Mieux que le traditionnel bain de glace après un match? «Les équipes sportives utilisent beaucoup les bassines d'eau glacée après les entraînements. Ça élimine les courbatures et favorise la récupération musculaire. Avec la cryothérapie, c'est la même chose, mais l'effet est amplifié parce qu'elle agit sur tout le corps. L'air froid est plus tolérable, moins douloureux», explique le Dr Savalli.

On peut même s'attendre à une amélioration de la performance sportive si la cryothérapie est plutôt utilisée avant un sport d'endurance, suggèrent des chercheurs allemands.
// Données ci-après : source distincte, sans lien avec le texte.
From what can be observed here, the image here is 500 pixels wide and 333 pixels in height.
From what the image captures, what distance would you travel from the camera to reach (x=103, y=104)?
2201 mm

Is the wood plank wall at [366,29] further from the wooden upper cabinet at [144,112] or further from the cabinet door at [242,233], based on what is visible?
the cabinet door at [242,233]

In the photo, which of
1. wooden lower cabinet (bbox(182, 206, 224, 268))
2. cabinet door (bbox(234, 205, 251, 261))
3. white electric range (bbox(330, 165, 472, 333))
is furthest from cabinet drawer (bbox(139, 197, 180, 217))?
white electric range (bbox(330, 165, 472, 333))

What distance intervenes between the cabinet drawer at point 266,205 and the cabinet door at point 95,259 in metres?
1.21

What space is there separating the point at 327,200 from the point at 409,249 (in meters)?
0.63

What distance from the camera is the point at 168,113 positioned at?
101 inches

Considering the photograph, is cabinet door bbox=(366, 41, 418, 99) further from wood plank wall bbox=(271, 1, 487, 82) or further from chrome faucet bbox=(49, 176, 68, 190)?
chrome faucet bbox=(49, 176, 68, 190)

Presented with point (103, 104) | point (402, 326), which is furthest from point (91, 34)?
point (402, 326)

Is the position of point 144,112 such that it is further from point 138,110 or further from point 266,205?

Dans une étude publiée en 2004, ils ont noté une réduction de la fréquence cardiaque chez de jeunes sportifs lors d'un test d'endurance de 26 minutes après une courte exposition à - 110 C. L'équipe irlandaise de rugby a adopté cette approche lors de la Coupe du monde en 2007.

Au CERS, la cryothérapie est prescrite aux athlètes blessés ou en convalescence après une opération. Selon les travaux du Dr Savalli, les douleurs diminuent dans les trois à six heures suivant une séance de froid. «L'effet est temporaire, mais ça peut aider à tolérer des traitements de physiothérapie», souligne-t-il. Lors d'un traumatisme musculo-squelettique, le spasme lié au froid peut réduire l'hémorragie.

«On pense que, lorsque la température cutanée descend sous - 13 º C, il y a un ralentissement de la conduction nerveuse», indique-t-il. Avec des cures répétées, les patients souffrant de douleur chronique, de psoriasis ou de rhumatismes consommeraient moins d'antalgiques.

De bonne humeur

Si les études sont encore peu nombreuses et contradictoires sur la cryothérapie du corps entier, les effets sur l'humeur et le bien-être sont assez bien documentés. «Les mécanismes d'action sont peu connus. On pense que le choc thermique que subit la peau a des effets sur le cerveau, sur la production d'endorphines.» Au CERS, on a aussi observé un soulagement des troubles du sommeil. «Ça reste à confirmer», note le Dr Savalli.

Le froid force le corps à réagir d'urgence. Le métabolisme s'emballe devant un danger qu'il n'a pas le temps d'identifier et hausse sa production d'anticorps. Comme lors d'une fièvre. «La cryothérapie pourrait aider à régulariser un système immunitaire déficient, mais ce n'est qu'une hypothèse. C'est mal connu», souligne-t-il.

Les Russes offrent même des soins esthétiques par cryothérapie. «Plongé dans le froid, l'organisme se met à brûler beaucoup de calories, ce qui fait perdre aux patients entre 1,5 et 3 kg par cure», peut-on lire dans le Courrier international. Parce que l'organisme va puiser dans ses réserves de graisse, même la cellulite diminue, indique la chercheuse Anna Sannikova, de l'Institut de médecine cybernétique de Moscou. «Je suis sceptique», rétorque pour sa part le Dr Savalli.

Un soin de santé de demain, la cryothérapie? «Il y a encore beaucoup de réticences, dit-il. Plus il y aura d'études, plus elle sera acceptée et répandue.»